» **Document segment**:
......
So, lots of measurement in my future. Maybe what was done was an improvement, maybe not. Bronze would be a poor choice for a productionn machine, maybe but for my purposes may be no issue. 

The apron is back together and the repaired power feed shift cam is working fine. I’ll post later about that with pics. 

Rick “film at 11” Denney


----------



## rwdenney (Dec 17, 2022)

This post concerns the repair of broken idler cam. At the start of this thread, I knew the lathe’s power-feed shifter was broken off. The shaft was broken right at its base, where it joined the cam itself. 

The cam serves two functions. One is that it shifts the idler gear (which always engages the output pinion of the power-feed clutch) between 1.) floating in air (the middle neutral position), 2.) also engaging the cross-feed drive gear (which always engages the pinion in the cross-feed screw), or 3.) engaging a gear on the carriage drive shaft (which also engages the handwheel and the rack in the bed).

The other purpose is preventing both the power feed and the half nuts from being engaged at the same time. The notch in the cam permits the lockout lever from disengaging the detent on the bottom half nut. When not in the notch, that detent is engaged preventing the half nut from moving into the lead screw.
......
» **Material provided**:
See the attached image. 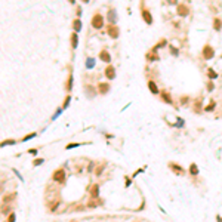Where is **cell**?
......
» **Exercise prompt**:
Pick up the forum thread on repairing the lathe's broken idler cam after its final sentence and continue writing it.

» **Answer for this exercise**:
The second purpose is why it broke. The lockout pin was frozen solid in the apron casting from hardened lubricant, and I’m sure someone tried to loosen it by hammering on the handle. Uncle’s son remembers that handle being broken at least 20 years ago, but he didn’t know the story. 

The handle shaft is therefore loaded in shear but not in bending. The idler gear is trapped by the cross-feed drive gear, which keeps it from racking on the handle shaft.  But it does carry some power-feed drive forces.

Before doing anything else, I drew it up in case I ever need to make another one. 







The handle shaft fracture surface fit the fracture surface on the cam tightly, suggesting brittle fracture. That’s good, because that surface interlocks in shear if the two parts can be held together strongly. 

So, I clamped it together and drilled a 1/8” pilot hole through the middle of the shaft. I enlarged the hole in the cam plate to the pilot hole size for a 3/8” stud. Of course, I thread it crooked, because I’m a hack. So, the stud wasn’t straight. I enlarged the pilot hole into a clearance hole in the shaft large enough to accommodate the crooked stud, and the countersunk it deeply enough to provide a well for epoxy.

I mixed up some 3M DP420 industrial epoxy and filled the clearance hole, plus applying it to the fracture surface and the threaded hole in the cam. 

Here’s the backside of the cam where the stud is screwed in flush to get full thread depth. It’s too close to the stub shaft for the idler gear to allow a fastener inserted from the back. 






I then sank the handle shaft over the stud, installed a washer and a nut while the epoxy was workable, wiped off the excess, checked it for alignment, and the let the epoxy cure. 






At this point, the stud is mechanically threaded into the cam plate and embedded in a solid mass of epoxy. After curing, the nut isn’t really needed, but I had no reason to remove it.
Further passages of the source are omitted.